Certain children are designated as “cleaners,” on the unit. Although the cleaners may earn advantages, such as extra time in the game room, the teens may also be subjected to harsh discipline. “Cleaners” may be expected to clean excessively to meet the standard of expectation. At times they are addressed by their room numbers rather than their names. They are never paid in their role as a “cleaner.”
“I feel like it’s prison labor, and that they are exploiting the fact that they are children desperate for stimulation and acceptance”, Dolly explains.
Being called by their inmate numbers – and not their names – is another tragic aspect of the children’s time in jail. The food is said to be awful, which is only worsened by the CO’s laughter when serving particularly “gross” meals. Dolly was told that roaches (dead and alive) are sometimes found on their meal trays.
Strip searches and shakedowns are part of safety regulations at jails and prisons. Although these sanctioned searches of cell and property are designed to discover and remove contraband, the teens believe these strip searches and shakedowns are used to humiliate them. There are times when the CO’s have taken legal work from the youth, tossed their property and personal hygiene products around in the room. The CO’s are often crass in demeanor and use profanity and name-calling.

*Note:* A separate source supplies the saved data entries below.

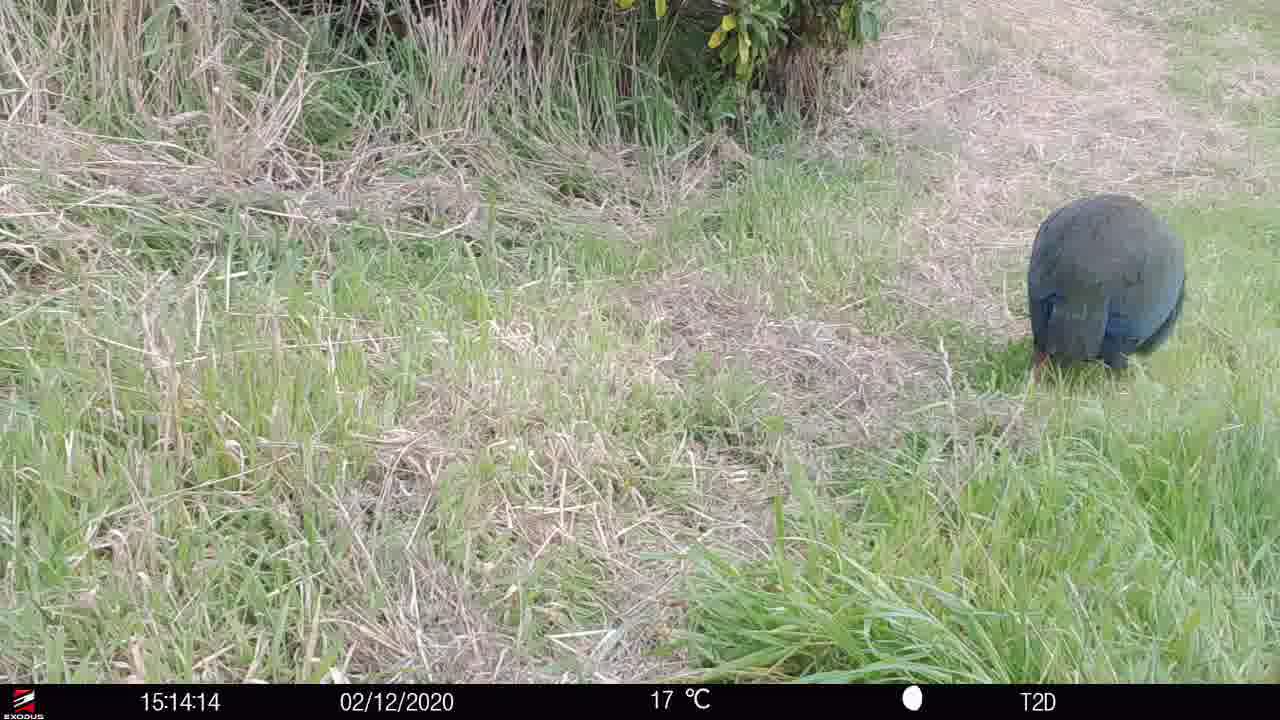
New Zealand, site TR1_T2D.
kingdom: Animalia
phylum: Chordata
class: Aves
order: Gruiformes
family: Rallidae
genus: Porphyrio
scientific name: Porphyrio mantelli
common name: takahe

As a means of discipline, children at the ACJ are put into “the hole”, Dolly writes. When placed in solitary confinement, teens cannot be released until they have met with the sergeant within 7-10 business days. The meeting, between the youth and the sergeant, takes place somewhere on the pod. If the teen does not return from solitary within 10 days, “COs take all your stuff and throw it out,” as told by some teens at ACJ.

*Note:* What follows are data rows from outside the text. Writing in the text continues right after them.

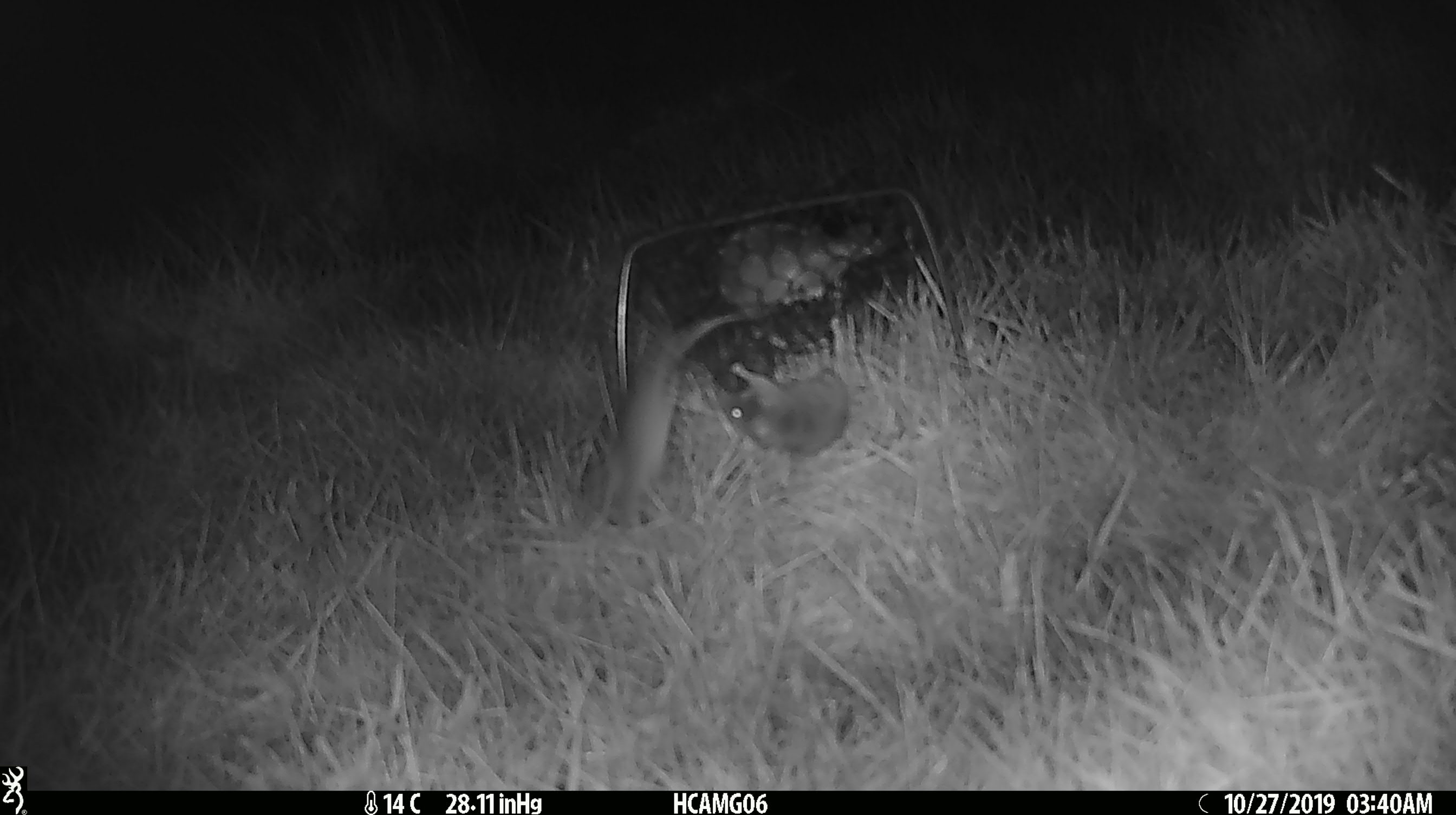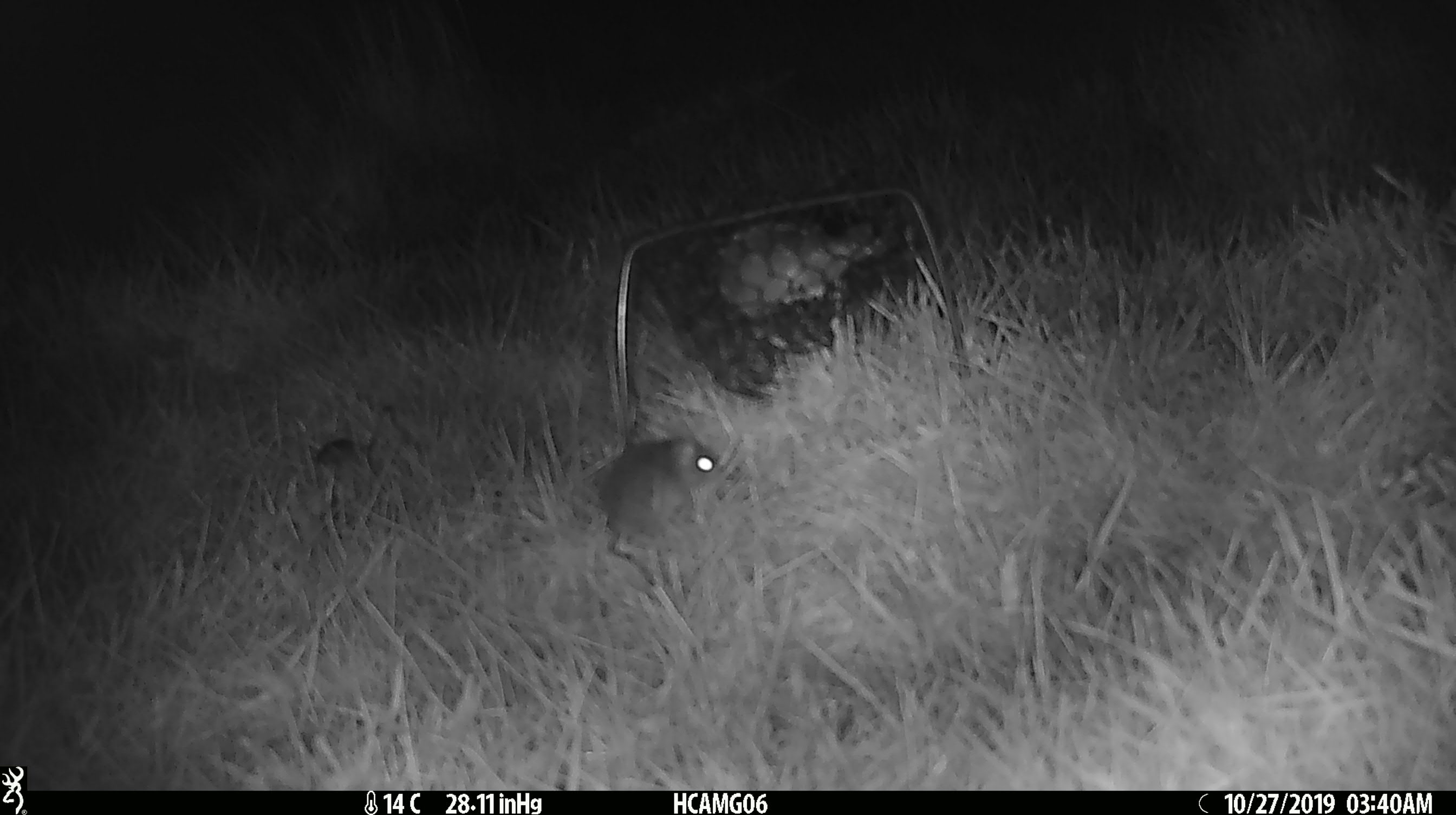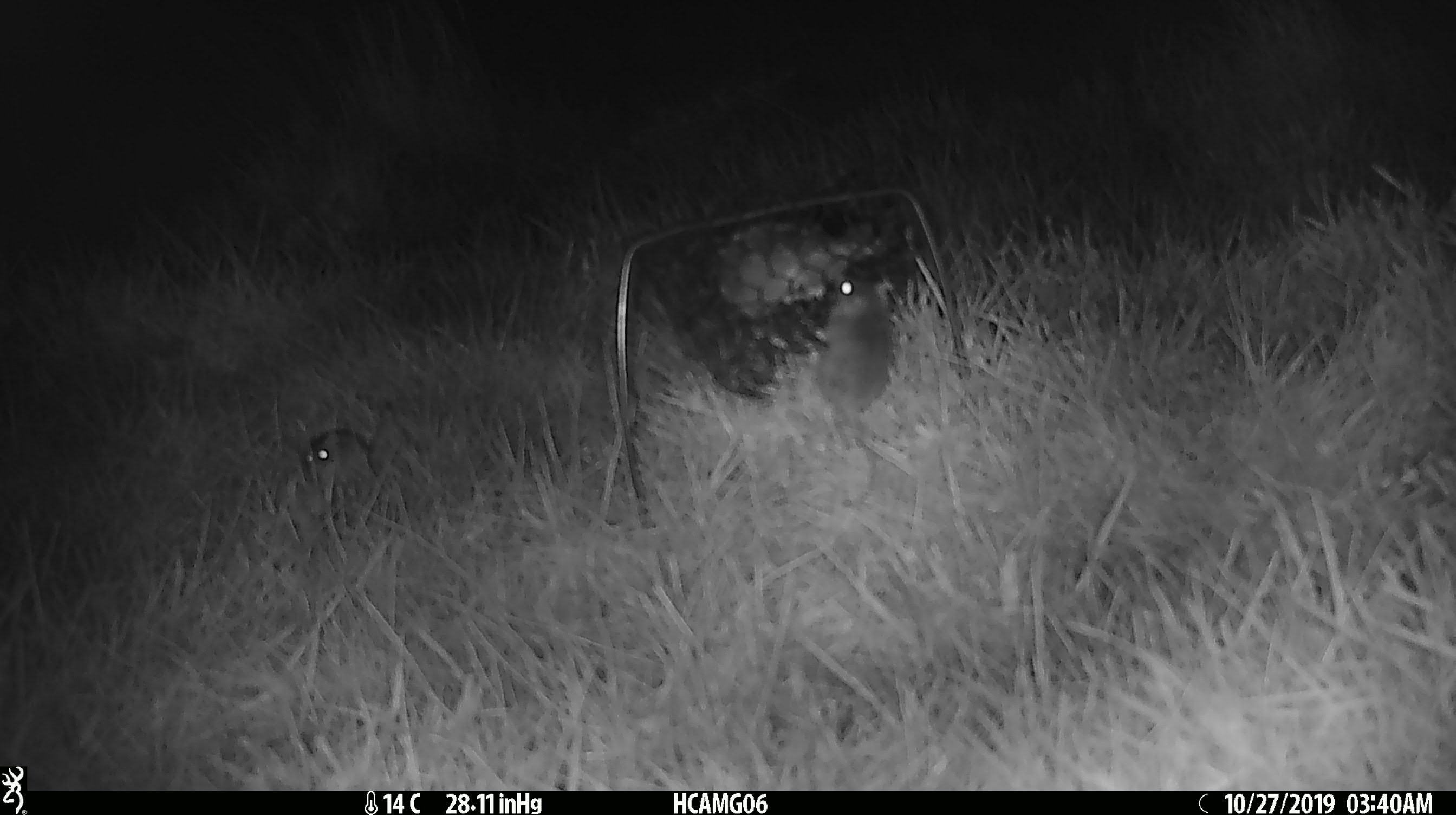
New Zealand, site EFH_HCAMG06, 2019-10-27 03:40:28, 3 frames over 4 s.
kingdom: Animalia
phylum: Chordata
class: Mammalia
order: Rodentia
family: Muridae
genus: Mus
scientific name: Mus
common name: mouse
Mouse (Mus).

For adults in prison, solitary confinement imprisons the imprisoned. “Prisoners in [the hole] are locked down at least 23 hours a day in cells as small as 80 square feet – the size of an average home bathroom.” The extreme isolation allows for only one hour out for recreation time in the “gym.
“The hole” is mentally taxing for adults and stands to exacerbate mental illness. Children confined like this, “get depressed, angry, and don’t know how to handle it,” says Dolly. The youth’s visits often do not pan out and they’re deprived of the use of the phone and are not allowed commissary. Dolly notes, “what often causes them to be thrown in ‘the hole’ results from boredom.”

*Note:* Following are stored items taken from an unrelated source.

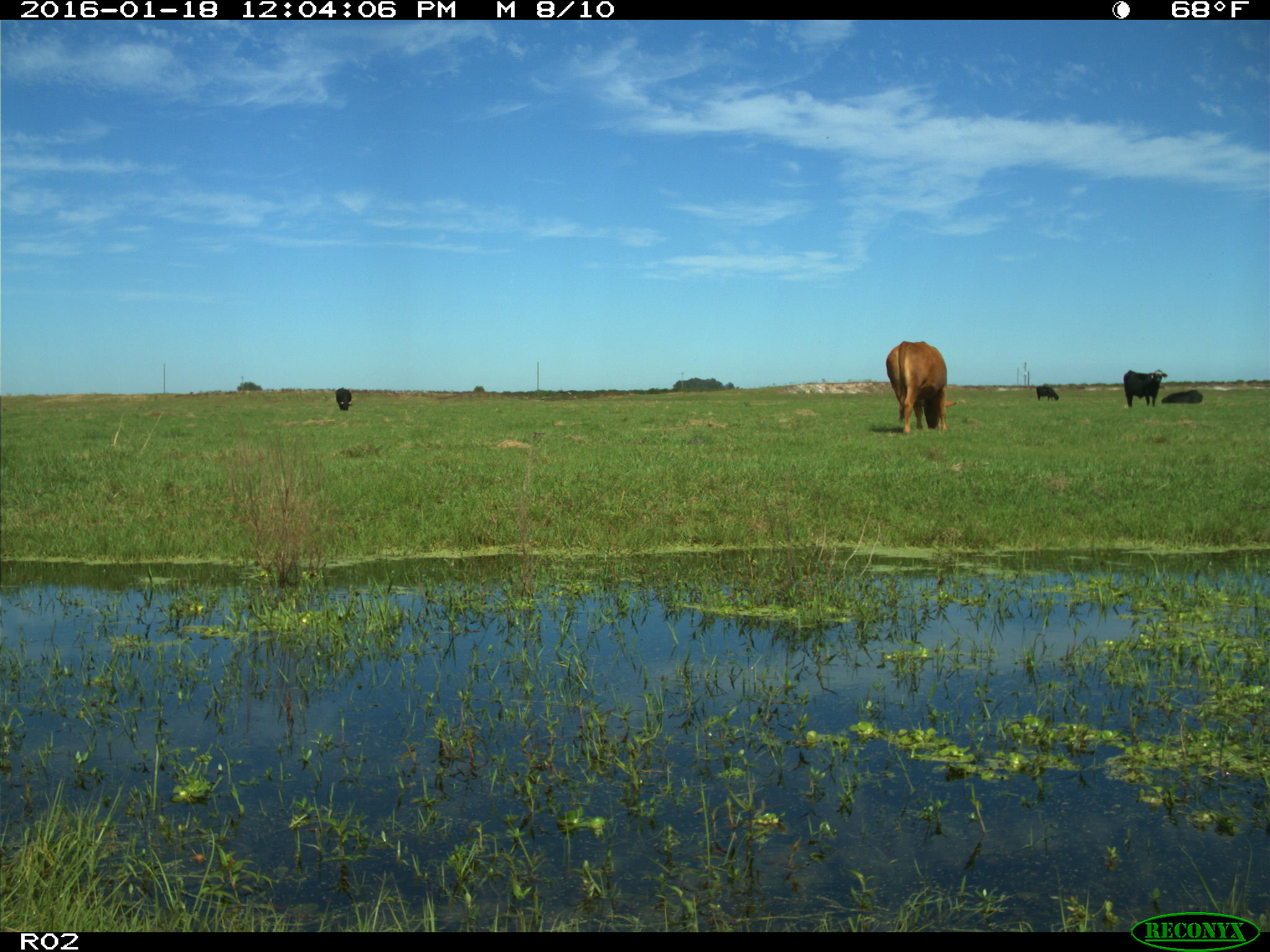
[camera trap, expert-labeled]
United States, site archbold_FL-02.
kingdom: Animalia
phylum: Chordata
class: Mammalia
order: Artiodactyla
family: Bovidae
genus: Bos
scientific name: Bos taurus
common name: domestic cow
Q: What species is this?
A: Bos taurus (domestic cow).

Although there is a gym on the pod with a pull-up/bench press machine, and possibly a basketball hoop, the children are in school for five to six hours a day. But they are not allowed to be in school if they are in the hole, and they cannot play in the gym if they are not in school. Some teens report that they do not have access to their mental health care providers even after asking and many children do not get the medications that they are in need of.
Freeing our youth in the fight to #FreeTheVulnerable
Observations of these conditions occurred pre-COVID-19. Since the shutdown, children like adults in ACJ are not allowed physical visitation of any kind and are no longer attending school. Children are potentially put into solitary confinement – under the guise of “quarantine”. The Allegheny Intermediate Unit sends in schoolwork packets that the children are expected to complete and send back, as reported at the Jail Oversight Committee meeting
How is community trauma perpetuated by the court’s incessant charging of children as adults? By the county jail’s heartless conditions and vicious practices? Can we imagine justice and creative alternatives for care of our young people – alternatives like rehabilitation, therapy, tutoring, community-based programs, wellness and social-emotional learning, arts and sports enrichments, career and college readiness projects – that go beyond carceral optics and hellish tools of confinement?
The words of anti-apartheid revolutionary and political prisoner Nelson Mandela remind us, “There can be no keener revelation of a society’s soul than the way in which it treats its children.” There are children in jail and we fight for their rights in the movement to #FreeTheVulnerable.